> DATASET CONTENT:
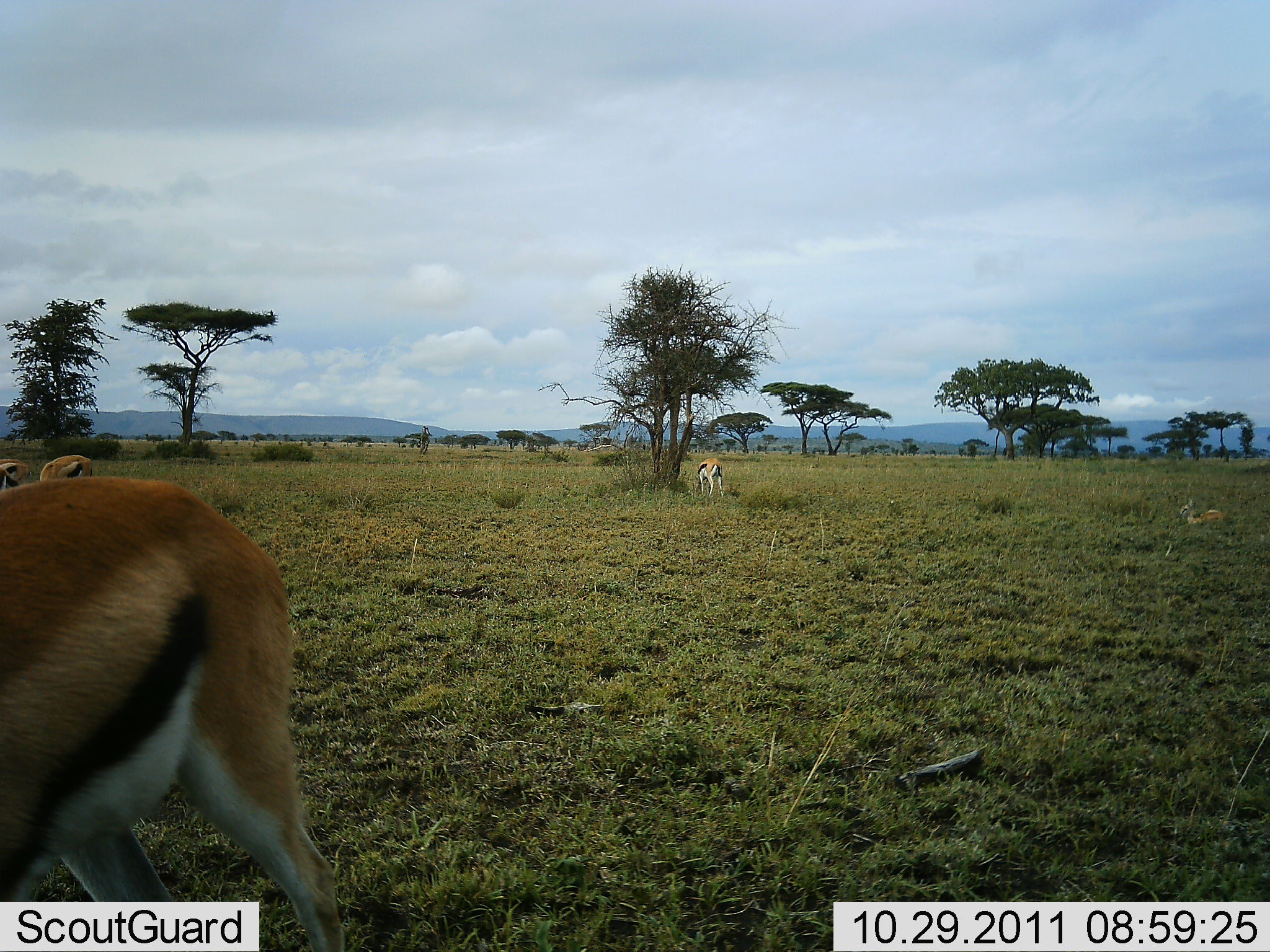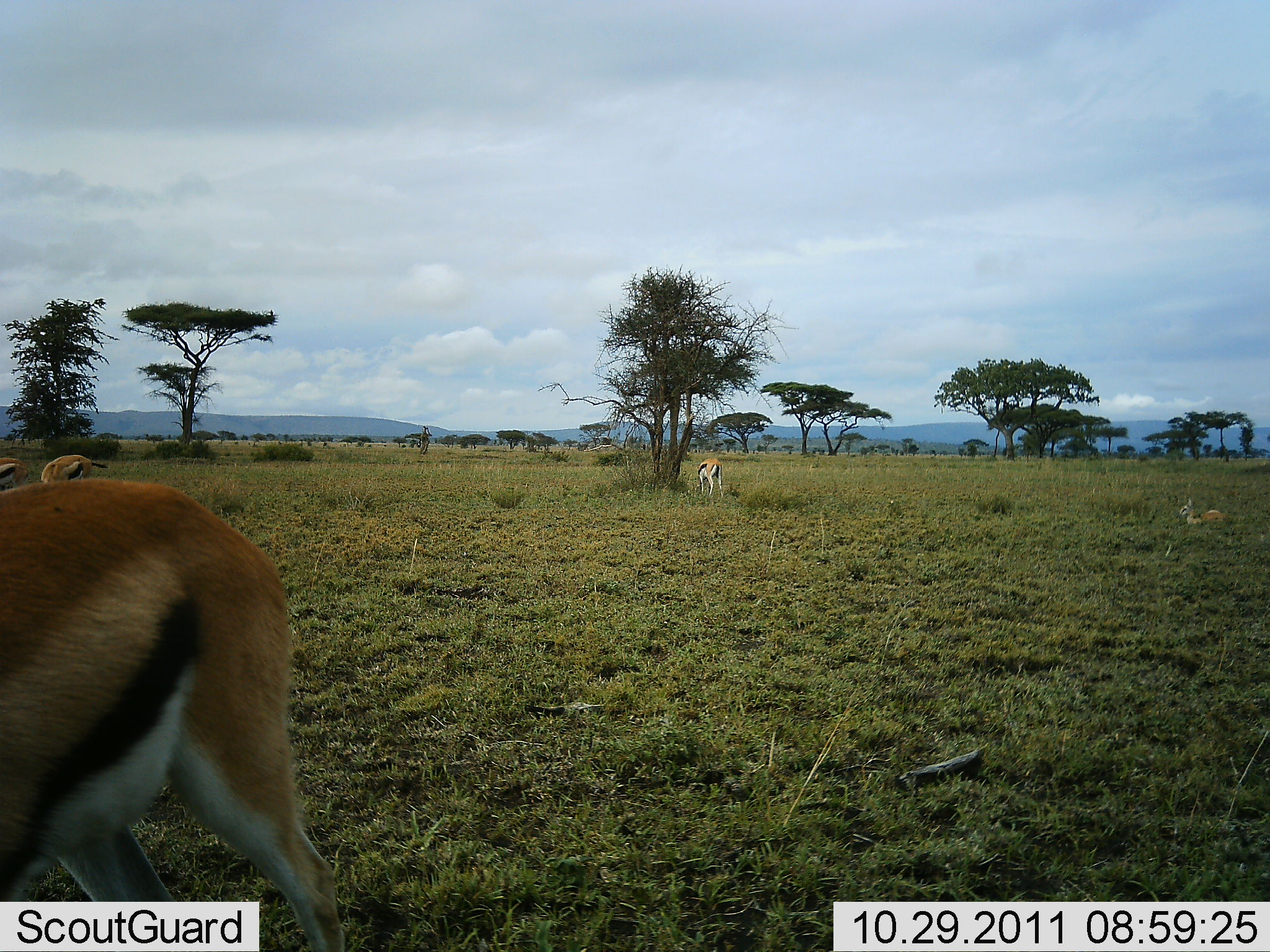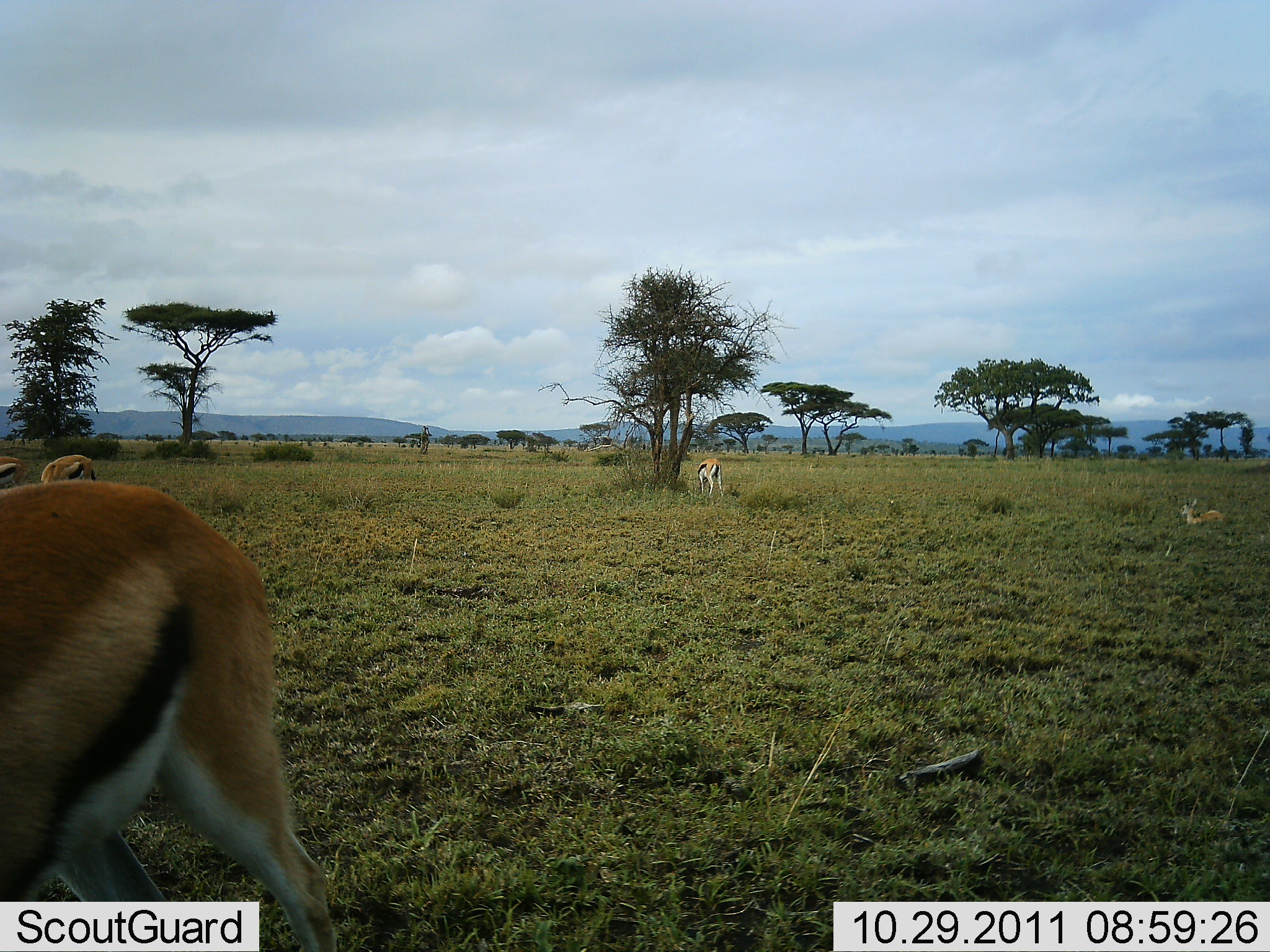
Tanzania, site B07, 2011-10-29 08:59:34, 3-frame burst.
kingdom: Animalia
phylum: Chordata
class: Mammalia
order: Artiodactyla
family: Bovidae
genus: Eudorcas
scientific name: Eudorcas thomsonii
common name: thomson's gazelle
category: gazellethomsons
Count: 5.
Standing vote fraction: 58%.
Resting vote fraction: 50%.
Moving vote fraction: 0%.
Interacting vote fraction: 0%.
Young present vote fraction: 42%.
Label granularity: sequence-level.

> YOUR INSTRUCTIONS: Each line of the records that holds the word "vote" should be copied out.

> SOLUTION TO THE PROBLEM:
Standing vote fraction: 58%.
Resting vote fraction: 50%.
Moving vote fraction: 0%.
Interacting vote fraction: 0%.
Young present vote fraction: 42%.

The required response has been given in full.